HYPERTHERMIA (OR HEAT STRESS) - Due to all the upper respiratory obstructions, the brachycephalic dog is not a very good "panter". A dog with a more conventional face and throat is able to pass air quickly over the tongue through panting. Saliva evaporates from the tongue as air is passed across and the blood circulating through the tongue is efficiently cooled and circulated back to the rest of the body.

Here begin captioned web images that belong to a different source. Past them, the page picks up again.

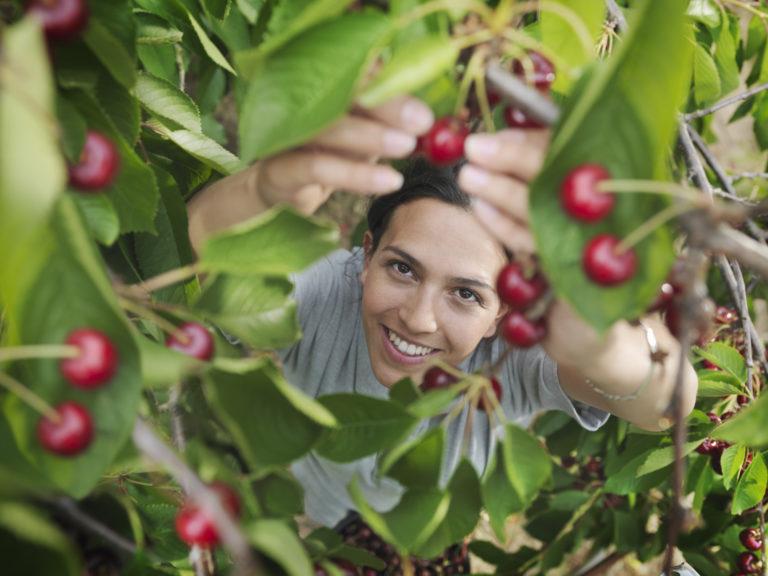 5 gyümölcsfa, amely kezdő kertészek kezei között is jól érzi magát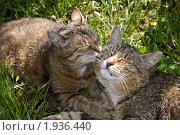 Поцелуй любимой. Стоковое фото, фотограф Жаренов Александр / Фотобанк Лори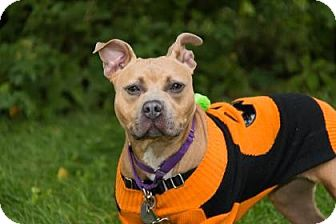 American Staffordshire Terrier Mix Dog for adoption in Lowell, Massachusetts - Blanche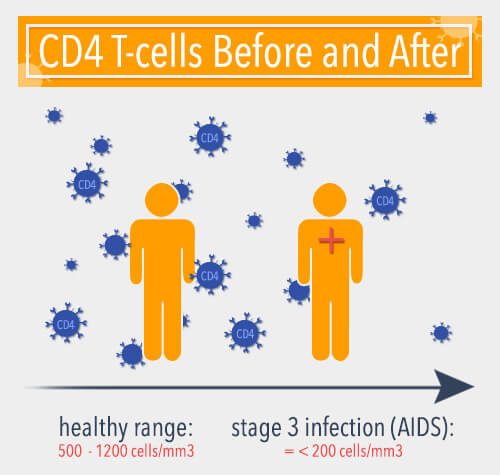 cd4 t-cells and hiv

In the Bulldog, and other members of brachycephalic breeds, there is much extra work required to move the same amount of air that the airways become inflamed and swollen. This leads to more severe obstruction, distress and further over-heating. The upper airways of the Bulldog compromises his or her ability to take in air. Under normal conditions, the compromise is not great enough to cause a problem. However, an owner should take care not to let the dog become grossly overweight or get too hot in the summer months. Be aware of what degree of snorting and sputtering is usual for your individual Bulldog. Plus, should your Bulldog ever require general anesthesia or sedation, your Veterinarian may want to take extra precautions or take x-rays prior to sedation to assess the severity of the respiratory syndrome. Although anesthetic risks are higher than usual in the brachycephalic breeds, under most circumstances every necessary precaution plus extra care is readily managed by most animal hospitals.
HYPOTHERMIA - Hypothermia is the exact opposite of Hyperthermia. Prolonged exposure to cold temperatures affects the Bulldog almost as much as heat stress. Hypothermia will usually occur when the Bulldog is cold and damp or wet. Never leave your Bulldog exposed to extremes of temperature - neither hot or cold! All our dogs must go outside sometimes, if for no other reason than for bathroom duties. However, leaving your Bulldog unattended outside in hot weather or cold weather for extended periods of time can cause serious threats to the overall health of your Bulldog. Signs of hypothermia include: A drop in normal body temperature (anything below 35 degrees C. is considered hypothermic in all animals.) Signs need to be recognized so immediate treatment can be given. Otherwise, the dog may not recover. Symptoms are: Shivering, the dog feels cold to the touch, pale mucous membranes, pulse rate slows and core temperature is reduced.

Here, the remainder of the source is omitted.